7.26.2008

Sunday Scribblings: Solace

Sherman Creek near Canyon Creek Campground, northeast Washington

Where do I go to find comfort? Where do I find solace? I often find comfort walking along a creek like the one pictured above. Lately I have found solace in reading poetry. After departing from the Writing Retreat in June I have immersed myself in exploring poetry. I have mostly been reading contemporary American poets. Many of the poets I have gravitated to focus on common everyday things in life. I am moved when a poem captures a moment with clarity that is unforgettable. I have explored common themes and topics, use of word choice, the emotional impact the poet's words, and the sound of the language.

I find solace in poetry when I find a specific one that helps me at a time when I need comfort. Judith Viorst's words helped me this week when I read The Pleasures of an Ordinary Life which you can find here. It reassured me that I am on the right track for finding pleasure in my life.

I just read a small volume entitled Poems for Life: Famous People Select Their Favorite Poem and Say Why it Inspires Them. I learned of the book by doing a search of Anna Quindlen online recently. She wrote the introduction. It was compiled by a class of fifth graders in New York City classroom. Quindlen said, "Of all the words that have stuck to the ribs of my soul, poetry has been the most filling." I agree with the statement.
E.L. Doctorow chose a poem called A Blessing for this collection. He knew James Wright when they were students at Kenyon College. This is the poem he chose composed by Wright:

A Blessing
Just off the highway to Rochester, Minnesota,
Twilight bounds softly forth on the grass.
And the eyes of those two Indian ponies
Darken with kindness.
They have come gladly out of the willows
To welcome my friend and me.
We step over the barbed wire into the pasture
Where they have been grazing all day, alone.
They ripple tensely, they can hardly contain their happiness
That we have come.
They bow shyly as wet swans. They love each other.
There is no loneliness like theirs.
At home once more,
They begin munching the young tufts of spring in the darkness.
I would like to hold the slenderer one in my arms,
For she has walked over to me
And nuzzled my left hand.
She is black and white,
Her main falls wild on her forehead,
And the light breeze moves me to caress her long ear
That is delicate as the skin over a girl's wrist.

* Short problem A: Can you repeat everything in the solace blog post from "We step over" down to "we have come.", word for word?
* Short problem B: How might the blog post about finding solace in poetry go on after its final line? Carry it forward from that point.

* Excerpted data:
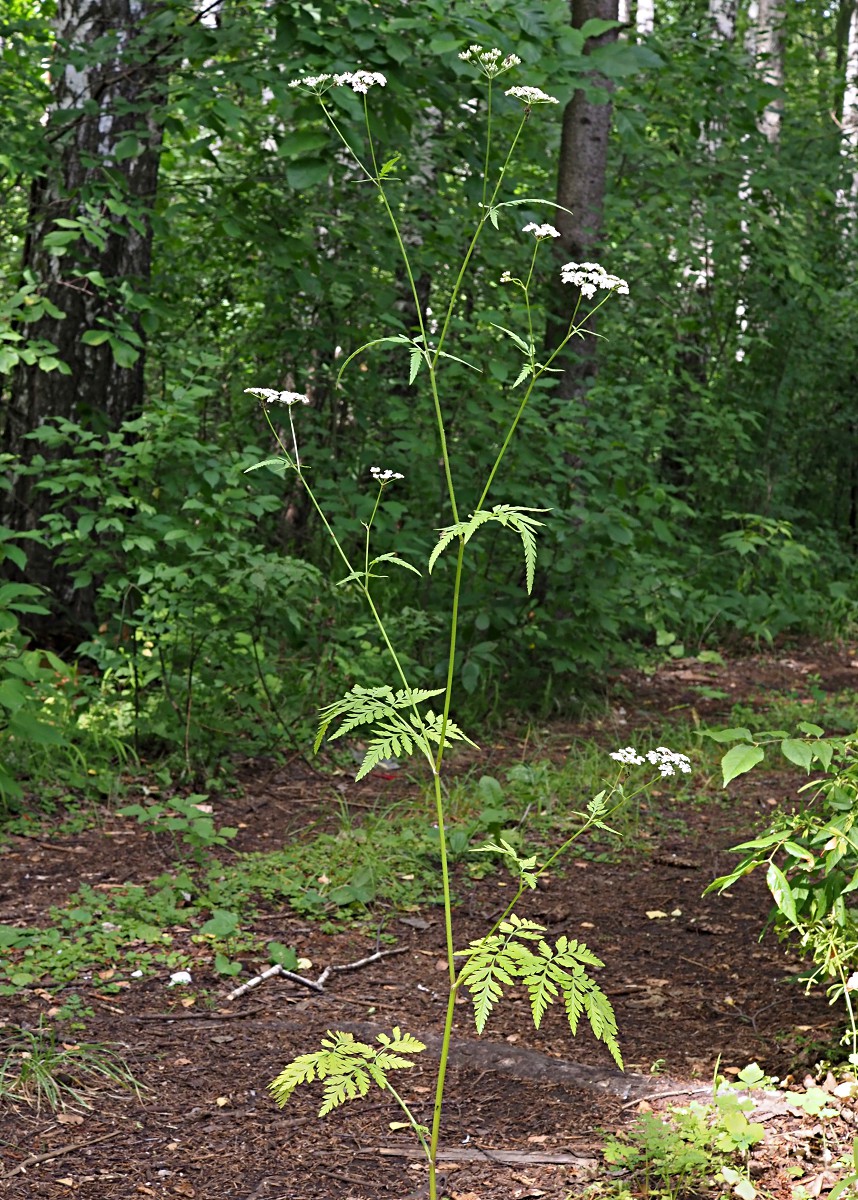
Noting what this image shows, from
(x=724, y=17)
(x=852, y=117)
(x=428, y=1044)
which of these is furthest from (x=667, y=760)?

* Written response A:
We step over the barbed wire into the pasture
Where they have been grazing all day, alone.
They ripple tensely, they can hardly contain their happiness
That we have come.

* Written response B:
Suddenly I realize
That if I stepped out of my body I would break
Into blossom.

Also in this little volume Geraldine Ferraro and Diane Sawyer chose If by Rudyard Kipling. Yo-Yo Ma's favorite was Ode on a Grecian Urn by John Keats because " beauty has its own truth." I found solace in reading why each of these New Yorkers chose their favorite poem. I would find it difficult to chose a favorite.
I am drawn to a variety of poets. Lately I have read anthologies so I can get a mix of poets like Billy Collins, Mary Oliver, Jane Kenyon, Ted Kooser, and William Stafford. I have also found poems I like by Carol Muske, Liz Rosenberg, Marge Piercy, and Wislawa Szymborska.
You can link to many poems I have posted on my label poetry to the right.

In closing one poem that always gives me comfort is Billy Collins' Forgetfulness. Who has not drawn a blank on a person's name you have known for years, or the red flower growing in the window box? This animated video reading of the poem uses visuals effectively to reinforce the theme. Take time to listen to his words and watch the video . Again, take solace in the fact that an everyday thing such as forgetting can happen to all of us.

To find other Sunday Scribblings on Solace go here.



9 comments :

  1. Oh, I loved the Billy Collins poem! Otto stood behind me chuckling as I played it.

    I have always found comfort in poetry. Not in Rudyard Kipling's IF, but,yes, in his Recessional: "Farflung our banners fade away/ On dune and headland sinks the fire..." Don't ask me to recite the rest of it, though. That's one of those memories that is taking a loooong vacation!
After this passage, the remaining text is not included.